RECORDS FOR PROCESSING:
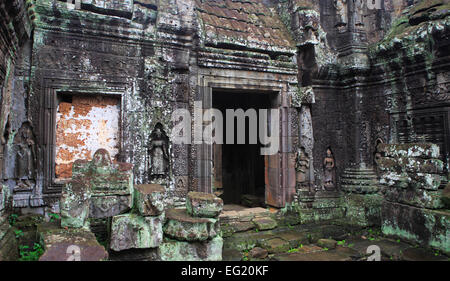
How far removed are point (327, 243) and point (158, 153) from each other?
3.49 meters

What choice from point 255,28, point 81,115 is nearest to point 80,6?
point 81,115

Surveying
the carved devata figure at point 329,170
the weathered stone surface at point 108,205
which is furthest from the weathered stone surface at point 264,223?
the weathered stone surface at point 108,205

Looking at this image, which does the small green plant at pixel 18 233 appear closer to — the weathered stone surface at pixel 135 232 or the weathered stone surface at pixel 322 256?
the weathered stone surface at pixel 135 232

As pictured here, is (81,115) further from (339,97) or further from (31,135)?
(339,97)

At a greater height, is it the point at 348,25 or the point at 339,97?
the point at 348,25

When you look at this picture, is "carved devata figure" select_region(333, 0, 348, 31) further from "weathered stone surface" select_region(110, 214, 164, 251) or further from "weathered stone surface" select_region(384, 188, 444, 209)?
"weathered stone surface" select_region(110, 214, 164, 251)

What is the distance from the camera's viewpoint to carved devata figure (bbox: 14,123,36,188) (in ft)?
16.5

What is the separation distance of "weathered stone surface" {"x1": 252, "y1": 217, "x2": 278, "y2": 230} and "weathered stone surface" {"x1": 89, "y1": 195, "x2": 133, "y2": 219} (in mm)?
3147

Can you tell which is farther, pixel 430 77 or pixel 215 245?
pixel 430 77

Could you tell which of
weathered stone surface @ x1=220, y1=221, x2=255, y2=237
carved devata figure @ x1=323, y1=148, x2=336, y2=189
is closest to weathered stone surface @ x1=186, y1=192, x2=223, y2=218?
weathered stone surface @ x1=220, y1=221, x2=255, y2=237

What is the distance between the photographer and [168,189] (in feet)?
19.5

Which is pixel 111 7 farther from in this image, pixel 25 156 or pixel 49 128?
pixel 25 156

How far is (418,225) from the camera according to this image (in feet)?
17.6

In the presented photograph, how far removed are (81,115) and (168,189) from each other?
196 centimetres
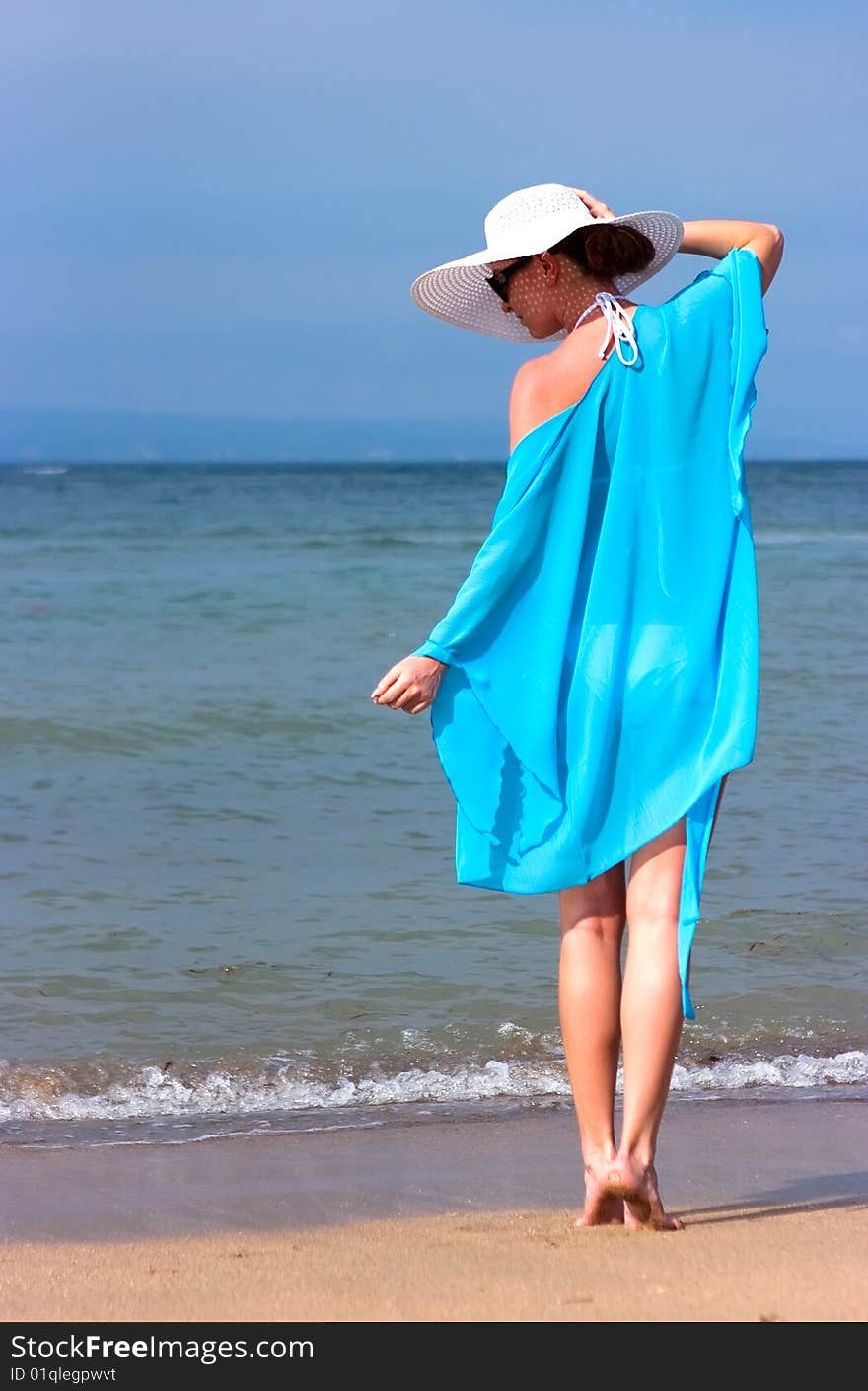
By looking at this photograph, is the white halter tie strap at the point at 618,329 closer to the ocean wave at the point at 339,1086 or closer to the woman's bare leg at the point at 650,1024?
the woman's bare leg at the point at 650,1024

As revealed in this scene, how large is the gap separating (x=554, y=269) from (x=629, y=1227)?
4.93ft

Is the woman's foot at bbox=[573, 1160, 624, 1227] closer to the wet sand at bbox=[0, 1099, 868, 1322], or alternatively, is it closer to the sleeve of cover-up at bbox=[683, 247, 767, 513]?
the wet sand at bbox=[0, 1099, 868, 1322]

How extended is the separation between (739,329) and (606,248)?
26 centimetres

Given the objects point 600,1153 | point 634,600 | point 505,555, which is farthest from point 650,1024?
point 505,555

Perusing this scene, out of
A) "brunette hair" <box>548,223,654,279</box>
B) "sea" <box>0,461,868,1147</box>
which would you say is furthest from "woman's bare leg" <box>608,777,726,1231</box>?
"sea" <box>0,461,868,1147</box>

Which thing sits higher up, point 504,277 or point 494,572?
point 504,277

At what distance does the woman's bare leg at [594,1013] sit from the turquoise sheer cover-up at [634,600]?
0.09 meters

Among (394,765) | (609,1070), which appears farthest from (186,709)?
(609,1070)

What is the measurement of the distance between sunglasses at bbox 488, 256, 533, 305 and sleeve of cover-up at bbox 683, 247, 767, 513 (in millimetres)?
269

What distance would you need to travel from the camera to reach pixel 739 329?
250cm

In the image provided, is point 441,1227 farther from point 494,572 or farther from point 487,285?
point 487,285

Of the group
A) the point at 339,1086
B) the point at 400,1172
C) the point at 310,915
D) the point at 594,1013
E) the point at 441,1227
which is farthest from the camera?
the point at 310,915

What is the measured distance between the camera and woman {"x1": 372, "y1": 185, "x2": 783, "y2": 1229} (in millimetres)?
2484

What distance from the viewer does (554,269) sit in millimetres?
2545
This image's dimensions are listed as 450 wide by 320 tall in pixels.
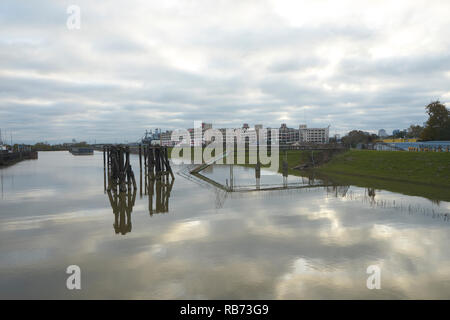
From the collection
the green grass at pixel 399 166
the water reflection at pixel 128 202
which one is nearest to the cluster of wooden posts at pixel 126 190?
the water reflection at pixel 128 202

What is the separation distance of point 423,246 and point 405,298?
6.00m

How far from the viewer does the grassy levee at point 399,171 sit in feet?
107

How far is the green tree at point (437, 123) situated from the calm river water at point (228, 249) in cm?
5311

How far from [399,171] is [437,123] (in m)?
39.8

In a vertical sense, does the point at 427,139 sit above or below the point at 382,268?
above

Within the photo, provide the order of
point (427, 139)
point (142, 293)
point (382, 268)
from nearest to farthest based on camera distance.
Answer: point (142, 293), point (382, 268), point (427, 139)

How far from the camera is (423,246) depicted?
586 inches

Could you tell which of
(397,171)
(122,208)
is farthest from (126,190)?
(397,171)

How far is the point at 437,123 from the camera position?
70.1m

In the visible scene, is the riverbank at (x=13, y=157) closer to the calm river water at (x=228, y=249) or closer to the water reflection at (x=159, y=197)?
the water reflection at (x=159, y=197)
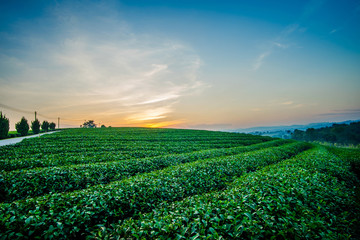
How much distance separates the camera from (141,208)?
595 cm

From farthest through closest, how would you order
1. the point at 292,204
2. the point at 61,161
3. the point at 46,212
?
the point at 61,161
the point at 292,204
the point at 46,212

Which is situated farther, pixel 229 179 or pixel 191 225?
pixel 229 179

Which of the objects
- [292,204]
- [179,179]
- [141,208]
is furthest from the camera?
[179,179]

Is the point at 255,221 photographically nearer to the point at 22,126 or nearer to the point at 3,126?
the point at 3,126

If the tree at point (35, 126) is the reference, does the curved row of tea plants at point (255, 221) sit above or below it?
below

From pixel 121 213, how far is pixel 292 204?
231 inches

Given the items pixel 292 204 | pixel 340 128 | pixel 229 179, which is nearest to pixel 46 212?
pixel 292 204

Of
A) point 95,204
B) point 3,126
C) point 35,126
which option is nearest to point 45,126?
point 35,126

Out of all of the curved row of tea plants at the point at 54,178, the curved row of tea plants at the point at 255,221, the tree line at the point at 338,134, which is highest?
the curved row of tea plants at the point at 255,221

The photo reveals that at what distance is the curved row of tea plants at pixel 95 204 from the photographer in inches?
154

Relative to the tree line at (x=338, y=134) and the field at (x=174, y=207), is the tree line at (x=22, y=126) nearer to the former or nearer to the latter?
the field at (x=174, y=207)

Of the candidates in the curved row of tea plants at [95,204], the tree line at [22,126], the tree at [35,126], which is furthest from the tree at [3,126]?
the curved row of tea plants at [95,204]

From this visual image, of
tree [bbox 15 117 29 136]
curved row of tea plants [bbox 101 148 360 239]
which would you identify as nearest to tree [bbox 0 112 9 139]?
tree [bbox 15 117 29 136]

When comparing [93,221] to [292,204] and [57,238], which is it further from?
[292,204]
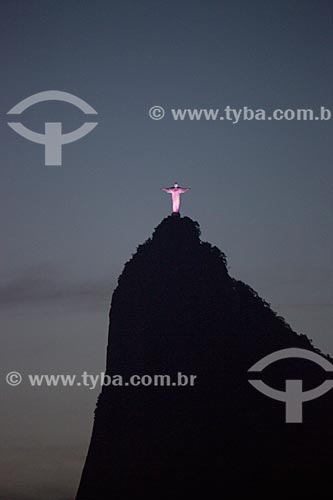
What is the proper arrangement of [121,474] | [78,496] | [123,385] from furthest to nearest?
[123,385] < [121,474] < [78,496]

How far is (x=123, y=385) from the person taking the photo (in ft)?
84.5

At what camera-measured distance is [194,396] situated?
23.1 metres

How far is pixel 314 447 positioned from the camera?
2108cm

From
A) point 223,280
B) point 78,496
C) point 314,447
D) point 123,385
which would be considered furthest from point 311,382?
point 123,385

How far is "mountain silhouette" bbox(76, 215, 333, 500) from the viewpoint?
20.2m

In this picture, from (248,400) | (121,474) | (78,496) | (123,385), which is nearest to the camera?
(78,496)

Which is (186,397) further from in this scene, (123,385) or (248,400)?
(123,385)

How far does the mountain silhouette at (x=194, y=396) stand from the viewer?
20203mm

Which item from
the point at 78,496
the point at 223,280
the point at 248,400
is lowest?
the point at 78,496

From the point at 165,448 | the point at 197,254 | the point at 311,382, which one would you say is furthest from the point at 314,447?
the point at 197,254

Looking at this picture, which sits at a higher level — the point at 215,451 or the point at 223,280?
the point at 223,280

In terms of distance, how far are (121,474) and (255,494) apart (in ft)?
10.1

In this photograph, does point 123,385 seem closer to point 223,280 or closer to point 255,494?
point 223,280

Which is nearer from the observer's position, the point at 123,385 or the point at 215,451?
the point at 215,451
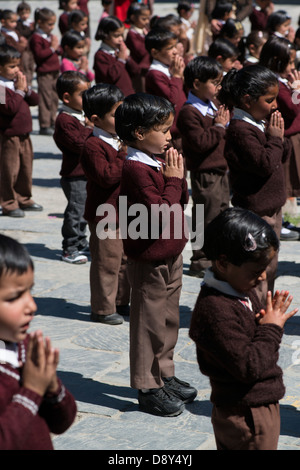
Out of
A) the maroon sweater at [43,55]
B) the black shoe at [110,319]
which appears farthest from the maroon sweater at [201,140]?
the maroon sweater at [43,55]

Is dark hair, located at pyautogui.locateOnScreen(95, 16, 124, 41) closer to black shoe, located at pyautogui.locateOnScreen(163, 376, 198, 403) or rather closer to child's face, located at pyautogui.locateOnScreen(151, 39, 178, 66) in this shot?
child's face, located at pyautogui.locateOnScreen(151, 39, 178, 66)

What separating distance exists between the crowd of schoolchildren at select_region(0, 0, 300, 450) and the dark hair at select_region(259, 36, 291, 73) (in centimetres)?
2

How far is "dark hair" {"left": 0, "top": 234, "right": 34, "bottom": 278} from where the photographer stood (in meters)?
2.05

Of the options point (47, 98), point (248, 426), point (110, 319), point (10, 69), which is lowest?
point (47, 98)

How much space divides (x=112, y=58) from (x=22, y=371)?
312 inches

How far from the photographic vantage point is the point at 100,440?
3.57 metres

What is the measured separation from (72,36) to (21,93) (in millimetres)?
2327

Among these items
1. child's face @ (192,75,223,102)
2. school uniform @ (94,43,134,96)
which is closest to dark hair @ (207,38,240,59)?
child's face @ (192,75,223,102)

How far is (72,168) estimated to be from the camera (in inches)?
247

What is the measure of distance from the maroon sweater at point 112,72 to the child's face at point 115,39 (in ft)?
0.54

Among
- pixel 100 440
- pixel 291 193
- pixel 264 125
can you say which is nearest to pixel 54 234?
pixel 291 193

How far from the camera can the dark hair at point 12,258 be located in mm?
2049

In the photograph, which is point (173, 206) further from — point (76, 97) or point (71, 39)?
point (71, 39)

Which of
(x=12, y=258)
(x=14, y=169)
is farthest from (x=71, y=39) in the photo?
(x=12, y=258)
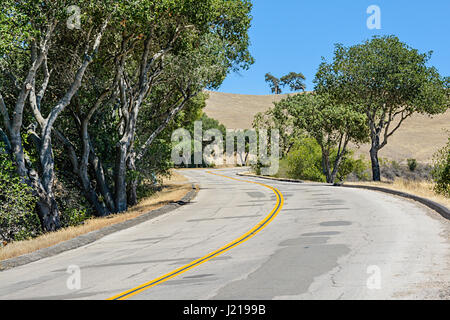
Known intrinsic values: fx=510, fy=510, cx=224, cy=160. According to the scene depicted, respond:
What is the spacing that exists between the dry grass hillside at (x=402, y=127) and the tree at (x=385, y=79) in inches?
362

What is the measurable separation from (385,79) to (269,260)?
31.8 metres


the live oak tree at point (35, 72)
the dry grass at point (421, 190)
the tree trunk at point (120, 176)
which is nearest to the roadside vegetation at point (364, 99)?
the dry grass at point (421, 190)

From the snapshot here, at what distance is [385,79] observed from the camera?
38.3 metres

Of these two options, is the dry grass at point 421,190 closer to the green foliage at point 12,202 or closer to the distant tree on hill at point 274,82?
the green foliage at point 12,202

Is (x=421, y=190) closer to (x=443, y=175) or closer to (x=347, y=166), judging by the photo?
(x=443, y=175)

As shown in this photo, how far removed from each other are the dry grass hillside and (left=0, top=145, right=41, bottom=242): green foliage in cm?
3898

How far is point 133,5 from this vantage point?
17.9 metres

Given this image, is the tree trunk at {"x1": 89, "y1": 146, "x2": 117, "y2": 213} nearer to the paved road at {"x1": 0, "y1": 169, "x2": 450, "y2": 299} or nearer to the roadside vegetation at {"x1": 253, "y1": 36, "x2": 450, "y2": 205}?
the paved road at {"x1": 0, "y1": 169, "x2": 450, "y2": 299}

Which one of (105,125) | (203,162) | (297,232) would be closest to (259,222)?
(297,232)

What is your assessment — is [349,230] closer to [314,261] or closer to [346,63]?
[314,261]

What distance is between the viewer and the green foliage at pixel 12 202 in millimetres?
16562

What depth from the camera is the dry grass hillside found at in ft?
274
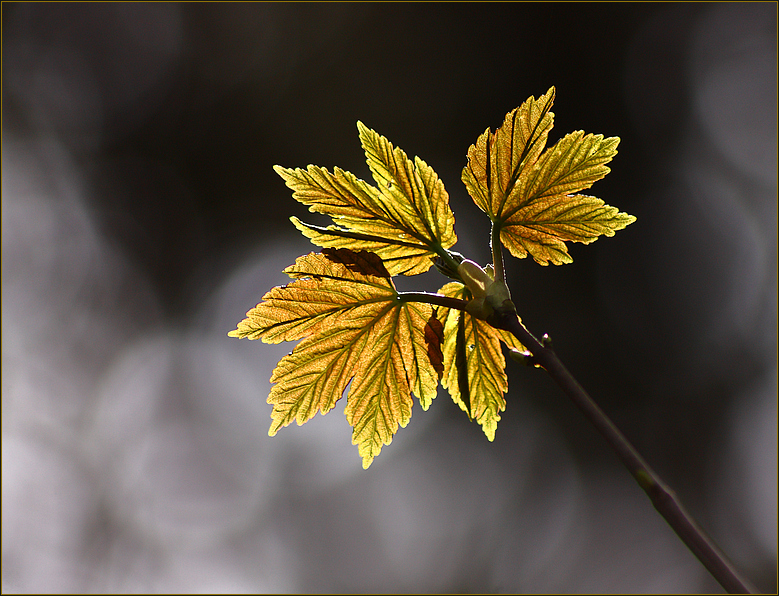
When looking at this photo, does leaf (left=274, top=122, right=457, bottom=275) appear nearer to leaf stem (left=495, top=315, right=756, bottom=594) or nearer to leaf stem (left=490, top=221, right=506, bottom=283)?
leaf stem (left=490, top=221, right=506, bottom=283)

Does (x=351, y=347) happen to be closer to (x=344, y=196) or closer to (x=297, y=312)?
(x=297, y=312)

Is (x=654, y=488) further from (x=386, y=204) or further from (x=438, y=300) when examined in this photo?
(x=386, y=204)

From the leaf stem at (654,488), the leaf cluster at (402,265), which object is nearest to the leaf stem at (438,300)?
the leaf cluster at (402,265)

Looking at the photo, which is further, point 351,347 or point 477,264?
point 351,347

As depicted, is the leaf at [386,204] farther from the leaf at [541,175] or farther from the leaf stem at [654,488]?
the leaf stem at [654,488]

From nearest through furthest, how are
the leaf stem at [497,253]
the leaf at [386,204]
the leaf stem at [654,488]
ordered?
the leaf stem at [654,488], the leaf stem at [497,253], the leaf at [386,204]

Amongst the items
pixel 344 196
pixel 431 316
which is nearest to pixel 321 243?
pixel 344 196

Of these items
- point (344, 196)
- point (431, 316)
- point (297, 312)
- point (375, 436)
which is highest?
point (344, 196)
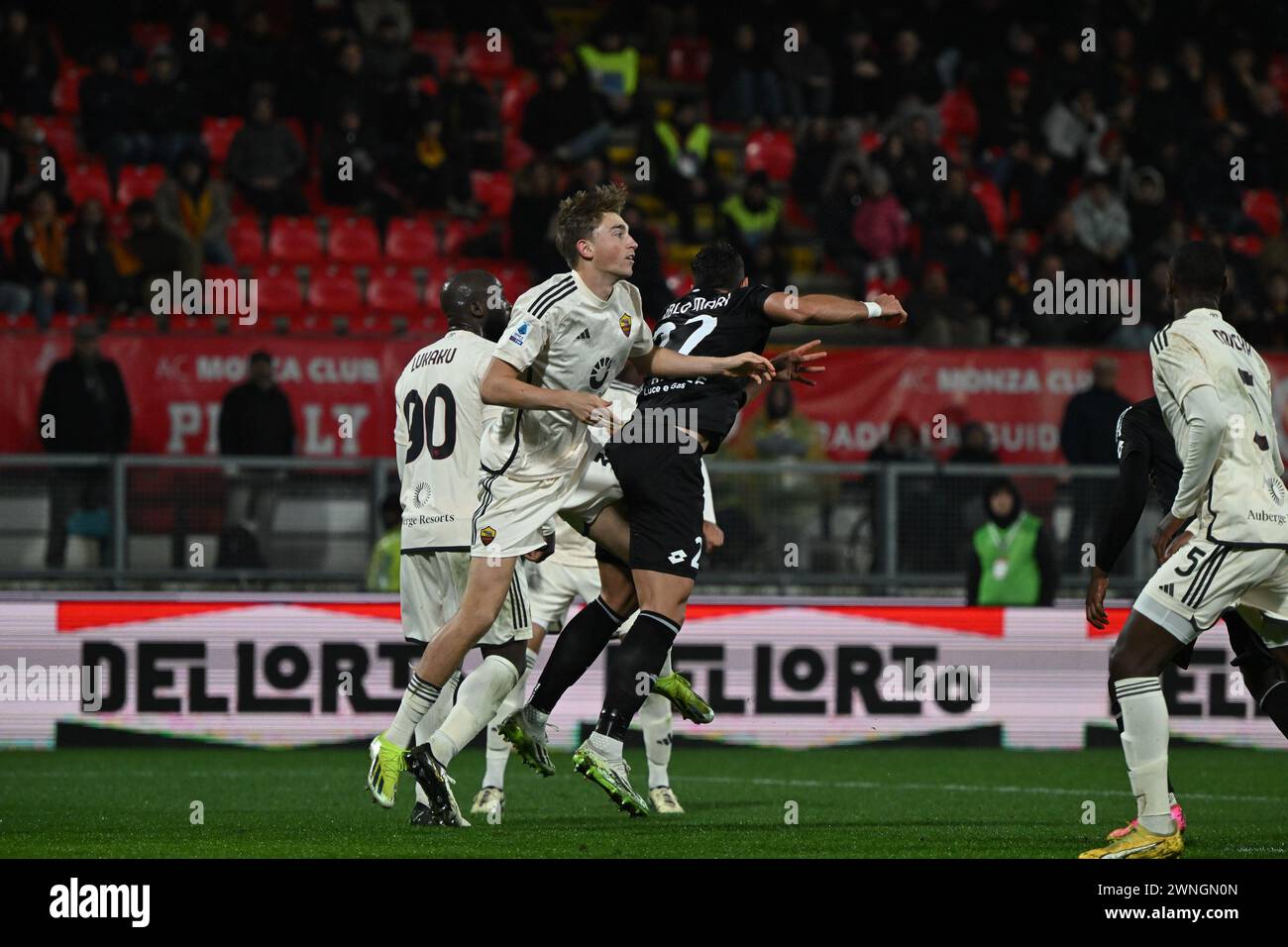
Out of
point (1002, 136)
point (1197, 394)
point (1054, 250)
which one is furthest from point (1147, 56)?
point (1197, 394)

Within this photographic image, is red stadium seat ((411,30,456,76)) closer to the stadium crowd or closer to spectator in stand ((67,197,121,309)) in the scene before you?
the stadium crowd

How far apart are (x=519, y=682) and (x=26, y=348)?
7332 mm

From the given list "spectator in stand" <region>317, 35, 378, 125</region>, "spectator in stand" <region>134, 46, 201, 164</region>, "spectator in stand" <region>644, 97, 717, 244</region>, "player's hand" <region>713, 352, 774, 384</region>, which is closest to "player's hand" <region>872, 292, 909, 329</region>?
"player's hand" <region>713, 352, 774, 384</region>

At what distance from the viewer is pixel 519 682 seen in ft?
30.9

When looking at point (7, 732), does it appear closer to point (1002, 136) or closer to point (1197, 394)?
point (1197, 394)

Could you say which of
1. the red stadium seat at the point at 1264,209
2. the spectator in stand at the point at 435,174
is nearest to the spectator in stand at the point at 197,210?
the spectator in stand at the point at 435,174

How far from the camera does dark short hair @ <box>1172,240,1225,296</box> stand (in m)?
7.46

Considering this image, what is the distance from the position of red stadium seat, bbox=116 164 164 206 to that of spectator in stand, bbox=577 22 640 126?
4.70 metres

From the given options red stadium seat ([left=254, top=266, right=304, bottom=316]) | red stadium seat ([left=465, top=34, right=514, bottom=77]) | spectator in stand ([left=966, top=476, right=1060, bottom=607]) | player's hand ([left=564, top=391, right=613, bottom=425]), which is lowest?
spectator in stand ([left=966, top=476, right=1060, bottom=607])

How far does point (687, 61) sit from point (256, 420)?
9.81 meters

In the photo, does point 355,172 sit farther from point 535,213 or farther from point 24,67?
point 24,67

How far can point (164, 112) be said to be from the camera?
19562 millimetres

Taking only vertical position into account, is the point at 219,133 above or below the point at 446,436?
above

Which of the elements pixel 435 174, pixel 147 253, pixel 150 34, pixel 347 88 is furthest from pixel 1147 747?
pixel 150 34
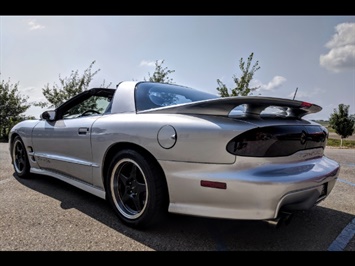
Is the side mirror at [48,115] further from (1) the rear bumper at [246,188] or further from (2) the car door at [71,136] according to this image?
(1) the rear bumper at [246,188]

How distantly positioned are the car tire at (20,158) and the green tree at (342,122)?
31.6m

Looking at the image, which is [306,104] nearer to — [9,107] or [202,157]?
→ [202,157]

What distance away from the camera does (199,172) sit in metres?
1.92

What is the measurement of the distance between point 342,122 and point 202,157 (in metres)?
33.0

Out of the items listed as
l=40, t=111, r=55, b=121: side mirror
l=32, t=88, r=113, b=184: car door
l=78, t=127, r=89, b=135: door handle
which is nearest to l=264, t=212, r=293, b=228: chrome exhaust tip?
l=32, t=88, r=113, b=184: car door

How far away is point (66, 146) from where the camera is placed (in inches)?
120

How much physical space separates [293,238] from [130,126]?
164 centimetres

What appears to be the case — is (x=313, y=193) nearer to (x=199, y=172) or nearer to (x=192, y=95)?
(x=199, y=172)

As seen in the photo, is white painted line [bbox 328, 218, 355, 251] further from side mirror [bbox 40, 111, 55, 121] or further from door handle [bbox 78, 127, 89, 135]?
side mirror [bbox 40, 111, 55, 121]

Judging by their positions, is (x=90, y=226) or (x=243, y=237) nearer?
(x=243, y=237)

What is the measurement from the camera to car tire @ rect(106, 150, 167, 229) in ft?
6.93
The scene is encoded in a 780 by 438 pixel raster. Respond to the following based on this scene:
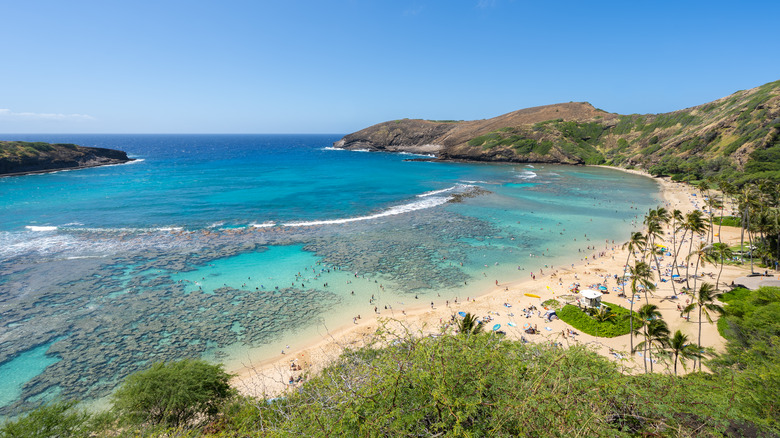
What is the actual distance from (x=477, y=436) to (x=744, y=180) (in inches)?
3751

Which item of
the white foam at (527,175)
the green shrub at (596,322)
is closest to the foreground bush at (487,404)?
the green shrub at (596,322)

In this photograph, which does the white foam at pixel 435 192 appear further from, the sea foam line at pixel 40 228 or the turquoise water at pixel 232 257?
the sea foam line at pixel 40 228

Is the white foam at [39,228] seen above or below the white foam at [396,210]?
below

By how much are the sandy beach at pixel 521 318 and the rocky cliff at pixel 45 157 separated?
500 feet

TASK DETAILS:
Write out exactly the lines from the one containing "Judging by their" to the last line of the records above, both included, and leave out any pictures.

RESULT FOR THIS EXERCISE:
Judging by their positions, is (x=90, y=226) or (x=243, y=237) nearer?
(x=243, y=237)

What is the measurement from the camera to car tire @ rect(106, 150, 167, 229) in ft?
6.93
The scene is encoded in a 780 by 438 pixel raster. Respond to the following based on this scene:
What is the actual distance from (x=477, y=436) to (x=744, y=180) (in inches)?
3751

Which item of
the white foam at (527,175)
the green shrub at (596,322)
is closest to the foreground bush at (487,404)?
the green shrub at (596,322)

In this photograph, which does the white foam at pixel 435 192 appear further from, the sea foam line at pixel 40 228 or the turquoise water at pixel 232 257?
the sea foam line at pixel 40 228

Is the white foam at [39,228] seen above or below the white foam at [396,210]?
below

By how much are the sandy beach at pixel 521 318 and the rocky cliff at pixel 45 157 separated?
500 feet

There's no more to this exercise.